Leave out the pictures. Return every record otherwise untouched.
┌─ RECORDS PROVIDED
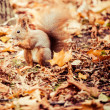 Squirrel, Autumn, acorn and dry leaves — Stock Photo #34534793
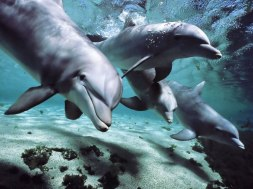 dolphinss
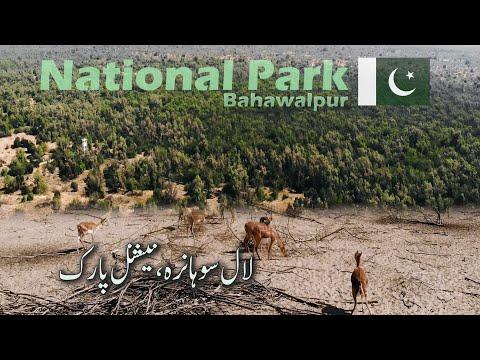 National Park | Lal Suhanra | Bahawalpur | South Punjab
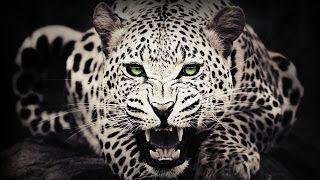Hd Wallpapers أحدث صور خلفيات جميلة جدا للكمبيوتر Cheetah Wallpaper Wild Animal Wallpaper Leopard Wallpaper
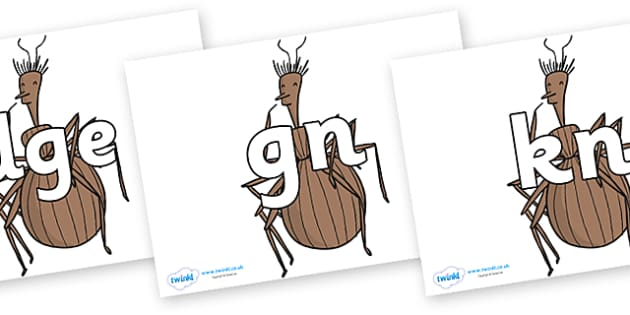 Silent Letters on Miss Spider to Support Teaching on James and the Giant Peach - Silent Letters, silent letter, letter blend, consonant, consonants, digraph, trigraph, A-Z letters, literacy, alphabet, letters, alternative sounds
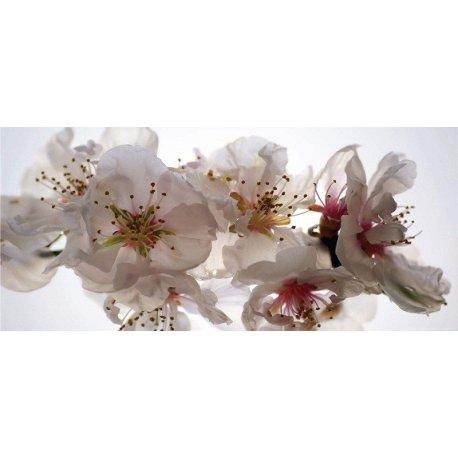 Detalhe de Doce Flor Branca
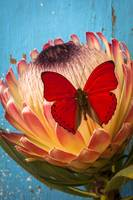 Red butterfly on Protea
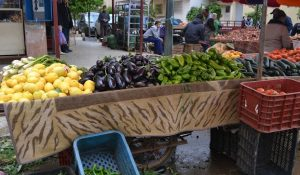 Daily vegetable souk (Charia Ouafa, Fes)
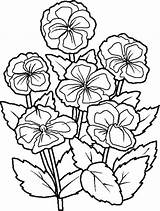 Coloring Flower Flowers sketch template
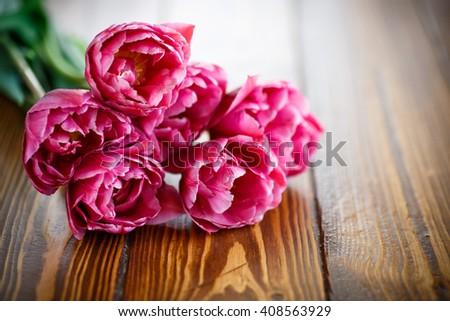 Bunch of beautiful tulips  - stock photo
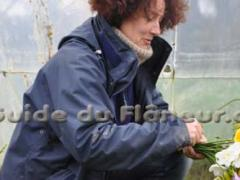 Producteurs horticultrice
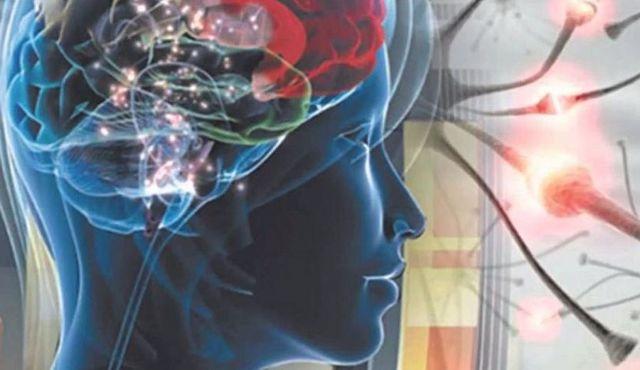 МРТ головного мозга при эпилепсии: что показывает?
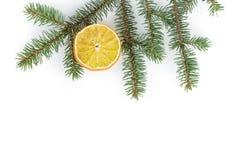 Spruce twig with dried orange slice on white background Royalty Free Stock Photo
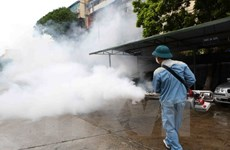 Hanoi: new dengue fever cases drop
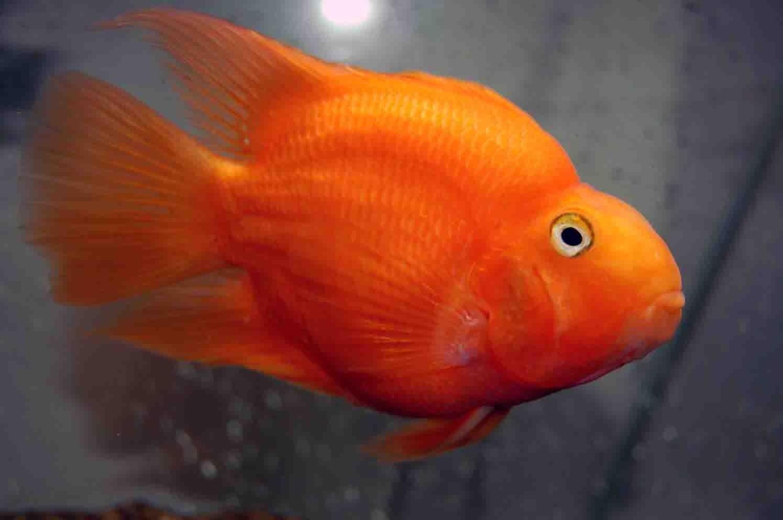 JOE\'S AQUAWORLD FOR EXOTIC FISHES MUMBAI INDIA 9833898901: 3inches ...
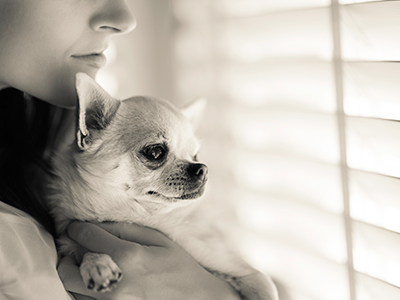 Chihuahua_owner_400
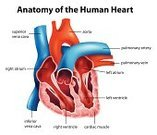 Aorta,Anatomy,Heart Ventricle,Coronary Artery,Order,Science,Champagne,Single Object,Vector,Blood Flow,Biology,Chamber Orchestra,Slice,People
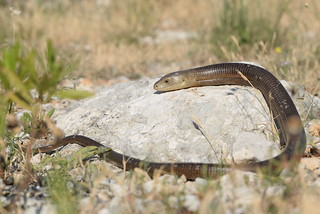 Glass Lizard (Pseudopus apodus)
└─
* [SOLVED EXERCISE]
 Squirrel, Autumn, acorn and dry leaves — Stock Photo #34534793
 dolphinss
 National Park | Lal Suhanra | Bahawalpur | South Punjab
Hd Wallpapers أحدث صور خلفيات جميلة جدا للكمبيوتر Cheetah Wallpaper Wild Animal Wallpaper Leopard Wallpaper
 Silent Letters on Miss Spider to Support Teaching on James and the Giant Peach - Silent Letters, silent letter, letter blend, consonant, consonants, digraph, trigraph, A-Z letters, literacy, alphabet, letters, alternative sounds
 Detalhe de Doce Flor Branca
 Red butterfly on Protea
 Daily vegetable souk (Charia Ouafa, Fes)
 Coloring Flower Flowers sketch template
 Bunch of beautiful tulips  - stock photo
 Producteurs horticultrice
 МРТ головного мозга при эпилепсии: что показывает?
 Spruce twig with dried orange slice on white background Royalty Free Stock Photo
 Hanoi: new dengue fever cases drop
 JOE\'S AQUAWORLD FOR EXOTIC FISHES MUMBAI INDIA 9833898901: 3inches ...
 Chihuahua_owner_400
 Aorta,Anatomy,Heart Ventricle,Coronary Artery,Order,Science,Champagne,Single Object,Vector,Blood Flow,Biology,Chamber Orchestra,Slice,People
 Glass Lizard (Pseudopus apodus)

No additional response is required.